[Part of a data file]
+-------+
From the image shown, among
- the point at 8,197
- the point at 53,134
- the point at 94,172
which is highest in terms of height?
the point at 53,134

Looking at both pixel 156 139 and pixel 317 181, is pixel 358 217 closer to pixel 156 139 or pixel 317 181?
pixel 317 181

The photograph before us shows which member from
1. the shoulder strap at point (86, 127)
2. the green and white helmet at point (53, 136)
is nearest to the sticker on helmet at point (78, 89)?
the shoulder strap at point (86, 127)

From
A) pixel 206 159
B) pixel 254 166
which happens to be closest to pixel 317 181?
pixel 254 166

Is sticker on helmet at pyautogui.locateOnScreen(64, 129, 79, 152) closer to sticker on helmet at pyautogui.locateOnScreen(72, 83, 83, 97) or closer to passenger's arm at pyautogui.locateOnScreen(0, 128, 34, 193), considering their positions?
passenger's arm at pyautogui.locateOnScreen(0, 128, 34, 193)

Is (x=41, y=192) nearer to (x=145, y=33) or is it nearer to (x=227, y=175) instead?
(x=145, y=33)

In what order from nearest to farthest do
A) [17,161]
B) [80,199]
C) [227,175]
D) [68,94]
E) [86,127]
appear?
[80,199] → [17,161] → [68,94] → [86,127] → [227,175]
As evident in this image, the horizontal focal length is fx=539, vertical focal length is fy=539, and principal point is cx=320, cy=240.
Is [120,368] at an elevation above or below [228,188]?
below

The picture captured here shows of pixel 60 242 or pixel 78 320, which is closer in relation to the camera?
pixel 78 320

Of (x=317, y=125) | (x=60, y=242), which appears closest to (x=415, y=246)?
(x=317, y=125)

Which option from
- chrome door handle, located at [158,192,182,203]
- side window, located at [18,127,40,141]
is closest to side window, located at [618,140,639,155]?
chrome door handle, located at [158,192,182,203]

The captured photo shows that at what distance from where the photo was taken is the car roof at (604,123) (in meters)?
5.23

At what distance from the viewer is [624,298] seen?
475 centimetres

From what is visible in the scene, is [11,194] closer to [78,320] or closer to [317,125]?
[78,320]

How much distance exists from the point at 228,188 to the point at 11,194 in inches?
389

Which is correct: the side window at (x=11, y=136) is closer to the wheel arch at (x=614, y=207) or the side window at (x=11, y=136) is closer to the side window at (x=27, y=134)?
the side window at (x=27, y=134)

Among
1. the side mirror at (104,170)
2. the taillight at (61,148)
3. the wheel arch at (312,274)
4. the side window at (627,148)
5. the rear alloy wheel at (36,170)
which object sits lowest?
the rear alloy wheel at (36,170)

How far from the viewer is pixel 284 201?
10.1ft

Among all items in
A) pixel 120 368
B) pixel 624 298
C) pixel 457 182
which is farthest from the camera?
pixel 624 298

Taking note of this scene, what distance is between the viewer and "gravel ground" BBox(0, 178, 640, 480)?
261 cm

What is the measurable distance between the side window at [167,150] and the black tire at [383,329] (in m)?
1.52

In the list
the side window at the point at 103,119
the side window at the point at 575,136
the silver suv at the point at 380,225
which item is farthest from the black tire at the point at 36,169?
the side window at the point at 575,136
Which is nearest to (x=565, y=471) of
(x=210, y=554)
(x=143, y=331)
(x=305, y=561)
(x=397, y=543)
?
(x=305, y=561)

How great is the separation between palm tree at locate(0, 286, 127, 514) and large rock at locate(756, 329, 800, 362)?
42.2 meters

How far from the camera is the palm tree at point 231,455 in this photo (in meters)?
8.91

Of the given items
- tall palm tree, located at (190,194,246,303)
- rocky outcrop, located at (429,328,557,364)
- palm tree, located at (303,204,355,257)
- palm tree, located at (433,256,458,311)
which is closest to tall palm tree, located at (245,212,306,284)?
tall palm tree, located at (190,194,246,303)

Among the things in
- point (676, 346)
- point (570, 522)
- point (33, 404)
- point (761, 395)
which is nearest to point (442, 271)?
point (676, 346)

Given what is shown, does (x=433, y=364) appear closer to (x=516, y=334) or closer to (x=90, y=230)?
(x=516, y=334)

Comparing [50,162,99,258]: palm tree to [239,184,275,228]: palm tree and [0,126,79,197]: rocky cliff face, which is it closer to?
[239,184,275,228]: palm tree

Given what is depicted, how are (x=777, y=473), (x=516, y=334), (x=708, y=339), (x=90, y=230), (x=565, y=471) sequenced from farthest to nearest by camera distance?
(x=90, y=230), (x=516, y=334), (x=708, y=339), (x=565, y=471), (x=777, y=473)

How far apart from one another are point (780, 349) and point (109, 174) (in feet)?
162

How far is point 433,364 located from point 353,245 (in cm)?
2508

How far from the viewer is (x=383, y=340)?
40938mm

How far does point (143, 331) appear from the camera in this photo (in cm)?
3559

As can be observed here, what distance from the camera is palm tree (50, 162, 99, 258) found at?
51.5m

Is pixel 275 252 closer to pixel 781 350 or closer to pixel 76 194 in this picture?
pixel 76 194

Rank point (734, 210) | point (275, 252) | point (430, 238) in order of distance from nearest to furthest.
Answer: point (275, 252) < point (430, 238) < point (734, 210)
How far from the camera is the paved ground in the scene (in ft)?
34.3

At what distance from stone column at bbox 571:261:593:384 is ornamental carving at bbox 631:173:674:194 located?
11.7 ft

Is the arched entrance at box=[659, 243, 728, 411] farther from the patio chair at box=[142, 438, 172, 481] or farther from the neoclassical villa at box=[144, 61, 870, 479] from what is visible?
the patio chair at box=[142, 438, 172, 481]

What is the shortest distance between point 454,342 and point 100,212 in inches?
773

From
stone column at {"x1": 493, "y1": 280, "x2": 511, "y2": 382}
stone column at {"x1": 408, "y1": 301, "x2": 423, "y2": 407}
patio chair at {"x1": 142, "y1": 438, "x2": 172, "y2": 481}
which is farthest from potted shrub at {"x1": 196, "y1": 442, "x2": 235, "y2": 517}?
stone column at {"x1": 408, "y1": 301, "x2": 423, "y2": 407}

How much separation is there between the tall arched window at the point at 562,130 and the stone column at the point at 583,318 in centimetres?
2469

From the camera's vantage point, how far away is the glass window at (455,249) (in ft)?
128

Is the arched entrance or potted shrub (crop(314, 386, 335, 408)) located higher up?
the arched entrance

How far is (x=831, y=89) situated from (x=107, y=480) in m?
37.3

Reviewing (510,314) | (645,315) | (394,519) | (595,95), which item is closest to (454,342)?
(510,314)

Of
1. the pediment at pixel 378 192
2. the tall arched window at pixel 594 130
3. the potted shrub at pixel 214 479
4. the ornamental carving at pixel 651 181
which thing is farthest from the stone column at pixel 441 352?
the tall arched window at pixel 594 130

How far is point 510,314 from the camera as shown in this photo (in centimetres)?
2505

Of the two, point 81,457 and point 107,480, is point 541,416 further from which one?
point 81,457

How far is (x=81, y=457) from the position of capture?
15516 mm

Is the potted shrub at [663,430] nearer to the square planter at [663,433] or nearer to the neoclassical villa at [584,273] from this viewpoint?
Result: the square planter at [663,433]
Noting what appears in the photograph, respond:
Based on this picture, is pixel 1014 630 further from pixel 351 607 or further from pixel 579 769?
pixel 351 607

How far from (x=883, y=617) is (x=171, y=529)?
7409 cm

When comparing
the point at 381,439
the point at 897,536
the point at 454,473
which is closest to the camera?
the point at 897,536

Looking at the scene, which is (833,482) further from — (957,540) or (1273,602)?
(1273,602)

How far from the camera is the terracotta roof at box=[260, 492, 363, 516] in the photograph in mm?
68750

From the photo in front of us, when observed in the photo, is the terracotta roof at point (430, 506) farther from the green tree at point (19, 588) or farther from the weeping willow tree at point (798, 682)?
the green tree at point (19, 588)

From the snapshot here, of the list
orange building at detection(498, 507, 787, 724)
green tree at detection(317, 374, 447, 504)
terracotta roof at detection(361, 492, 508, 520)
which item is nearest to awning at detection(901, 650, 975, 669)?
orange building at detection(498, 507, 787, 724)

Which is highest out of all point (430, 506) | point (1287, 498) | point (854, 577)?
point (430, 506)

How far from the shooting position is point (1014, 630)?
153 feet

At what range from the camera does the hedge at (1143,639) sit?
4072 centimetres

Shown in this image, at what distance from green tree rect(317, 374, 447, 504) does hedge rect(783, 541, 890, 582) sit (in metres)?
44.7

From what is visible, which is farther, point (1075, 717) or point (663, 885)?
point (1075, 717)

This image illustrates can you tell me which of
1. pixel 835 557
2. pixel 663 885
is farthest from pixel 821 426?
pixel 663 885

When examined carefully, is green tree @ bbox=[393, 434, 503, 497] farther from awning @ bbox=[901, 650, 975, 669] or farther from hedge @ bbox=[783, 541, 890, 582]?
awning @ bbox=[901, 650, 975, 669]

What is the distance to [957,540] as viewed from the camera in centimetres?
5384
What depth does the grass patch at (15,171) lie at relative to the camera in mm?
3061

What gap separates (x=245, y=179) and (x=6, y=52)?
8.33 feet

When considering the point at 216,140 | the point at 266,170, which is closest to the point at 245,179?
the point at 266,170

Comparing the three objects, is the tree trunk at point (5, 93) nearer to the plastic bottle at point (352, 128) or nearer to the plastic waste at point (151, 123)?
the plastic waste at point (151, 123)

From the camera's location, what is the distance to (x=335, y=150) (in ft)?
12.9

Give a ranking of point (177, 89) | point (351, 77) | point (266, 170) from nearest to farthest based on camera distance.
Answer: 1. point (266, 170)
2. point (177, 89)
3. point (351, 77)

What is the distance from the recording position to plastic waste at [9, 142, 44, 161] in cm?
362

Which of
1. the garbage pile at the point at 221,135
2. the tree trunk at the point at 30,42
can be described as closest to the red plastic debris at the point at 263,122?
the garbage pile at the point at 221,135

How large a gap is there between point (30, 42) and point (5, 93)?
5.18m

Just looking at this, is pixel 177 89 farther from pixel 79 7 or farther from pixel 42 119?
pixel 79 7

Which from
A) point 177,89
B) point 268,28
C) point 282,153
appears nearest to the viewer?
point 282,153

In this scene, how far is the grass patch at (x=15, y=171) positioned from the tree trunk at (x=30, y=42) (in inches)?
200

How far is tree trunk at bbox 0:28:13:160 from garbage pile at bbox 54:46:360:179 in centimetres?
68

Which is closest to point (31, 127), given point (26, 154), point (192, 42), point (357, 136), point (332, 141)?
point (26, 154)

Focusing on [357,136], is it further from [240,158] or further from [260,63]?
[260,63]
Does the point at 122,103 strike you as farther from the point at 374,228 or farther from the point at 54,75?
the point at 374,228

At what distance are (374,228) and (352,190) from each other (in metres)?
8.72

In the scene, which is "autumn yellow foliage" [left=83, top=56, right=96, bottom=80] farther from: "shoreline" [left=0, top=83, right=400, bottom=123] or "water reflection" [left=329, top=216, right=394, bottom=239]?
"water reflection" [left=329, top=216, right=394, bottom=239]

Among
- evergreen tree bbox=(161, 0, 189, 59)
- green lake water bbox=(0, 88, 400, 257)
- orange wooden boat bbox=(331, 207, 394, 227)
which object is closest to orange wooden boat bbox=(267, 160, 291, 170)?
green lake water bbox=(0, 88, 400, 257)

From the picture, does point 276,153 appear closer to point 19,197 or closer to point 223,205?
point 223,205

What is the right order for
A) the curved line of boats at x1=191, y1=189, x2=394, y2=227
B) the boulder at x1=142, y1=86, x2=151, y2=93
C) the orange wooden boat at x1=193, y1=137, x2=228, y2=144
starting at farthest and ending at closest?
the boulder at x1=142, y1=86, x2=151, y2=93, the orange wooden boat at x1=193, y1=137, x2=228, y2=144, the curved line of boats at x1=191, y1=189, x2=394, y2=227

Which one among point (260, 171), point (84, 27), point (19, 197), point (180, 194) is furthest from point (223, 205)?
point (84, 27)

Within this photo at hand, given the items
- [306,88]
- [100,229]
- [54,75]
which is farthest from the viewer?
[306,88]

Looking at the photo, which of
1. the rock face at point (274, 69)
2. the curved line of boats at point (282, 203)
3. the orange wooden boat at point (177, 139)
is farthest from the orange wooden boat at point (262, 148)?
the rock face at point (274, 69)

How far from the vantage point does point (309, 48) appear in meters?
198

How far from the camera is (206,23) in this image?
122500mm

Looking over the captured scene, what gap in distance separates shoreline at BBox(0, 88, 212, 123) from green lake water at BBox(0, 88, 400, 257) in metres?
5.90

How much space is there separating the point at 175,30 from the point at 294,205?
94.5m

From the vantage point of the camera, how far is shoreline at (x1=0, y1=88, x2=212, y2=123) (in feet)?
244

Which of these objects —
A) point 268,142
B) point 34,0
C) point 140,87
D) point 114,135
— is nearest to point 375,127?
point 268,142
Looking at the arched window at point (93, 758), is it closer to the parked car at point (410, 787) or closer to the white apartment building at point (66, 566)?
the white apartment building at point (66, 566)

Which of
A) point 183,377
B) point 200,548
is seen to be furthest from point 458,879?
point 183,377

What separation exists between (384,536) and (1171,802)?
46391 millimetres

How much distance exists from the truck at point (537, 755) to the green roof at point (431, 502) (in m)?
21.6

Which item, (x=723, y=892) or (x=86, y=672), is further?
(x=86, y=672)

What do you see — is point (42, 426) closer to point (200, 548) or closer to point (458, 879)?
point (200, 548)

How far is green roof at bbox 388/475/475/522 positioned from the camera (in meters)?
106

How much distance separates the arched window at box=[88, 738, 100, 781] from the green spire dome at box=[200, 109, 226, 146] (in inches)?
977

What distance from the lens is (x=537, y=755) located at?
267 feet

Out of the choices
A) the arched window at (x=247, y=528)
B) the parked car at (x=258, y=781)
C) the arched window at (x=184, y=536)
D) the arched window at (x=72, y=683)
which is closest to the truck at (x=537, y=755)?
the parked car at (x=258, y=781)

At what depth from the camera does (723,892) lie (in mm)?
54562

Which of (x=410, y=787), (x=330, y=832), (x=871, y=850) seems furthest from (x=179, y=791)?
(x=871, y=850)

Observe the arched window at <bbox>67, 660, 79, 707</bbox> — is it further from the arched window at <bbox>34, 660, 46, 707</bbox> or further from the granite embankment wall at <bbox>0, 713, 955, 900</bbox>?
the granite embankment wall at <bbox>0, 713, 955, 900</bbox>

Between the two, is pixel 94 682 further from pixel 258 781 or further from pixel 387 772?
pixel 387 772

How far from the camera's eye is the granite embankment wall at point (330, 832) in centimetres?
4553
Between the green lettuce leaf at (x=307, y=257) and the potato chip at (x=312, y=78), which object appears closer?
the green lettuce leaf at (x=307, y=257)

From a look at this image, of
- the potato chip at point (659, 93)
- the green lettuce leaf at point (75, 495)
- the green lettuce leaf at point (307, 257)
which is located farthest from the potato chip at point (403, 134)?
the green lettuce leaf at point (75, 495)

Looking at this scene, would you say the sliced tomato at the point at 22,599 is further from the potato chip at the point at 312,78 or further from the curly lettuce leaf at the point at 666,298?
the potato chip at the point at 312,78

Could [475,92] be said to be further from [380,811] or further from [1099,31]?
+-------+
Aim of the exercise: Turn the lines into a Markdown table with the columns Row and Line, putting a row number in Row and the line itself in Line and leaving out blank lines. Begin at the line that contains "Between the green" and stop at the end of the items.

Result below:
| Row | Line |
|---|---|
| 1 | Between the green lettuce leaf at (x=307, y=257) and the potato chip at (x=312, y=78), which object appears closer? |
| 2 | the green lettuce leaf at (x=307, y=257) |
| 3 | From a look at this image, of |
| 4 | - the potato chip at point (659, 93) |
| 5 | - the green lettuce leaf at point (75, 495) |
| 6 | - the green lettuce leaf at point (307, 257) |
| 7 | which is located farthest from the potato chip at point (403, 134)? |
| 8 | the green lettuce leaf at point (75, 495) |
| 9 | Looking at this scene, would you say the sliced tomato at the point at 22,599 is further from the potato chip at the point at 312,78 or further from the curly lettuce leaf at the point at 666,298? |
| 10 | the potato chip at the point at 312,78 |
| 11 | Could [475,92] be said to be further from [380,811] or further from [1099,31]? |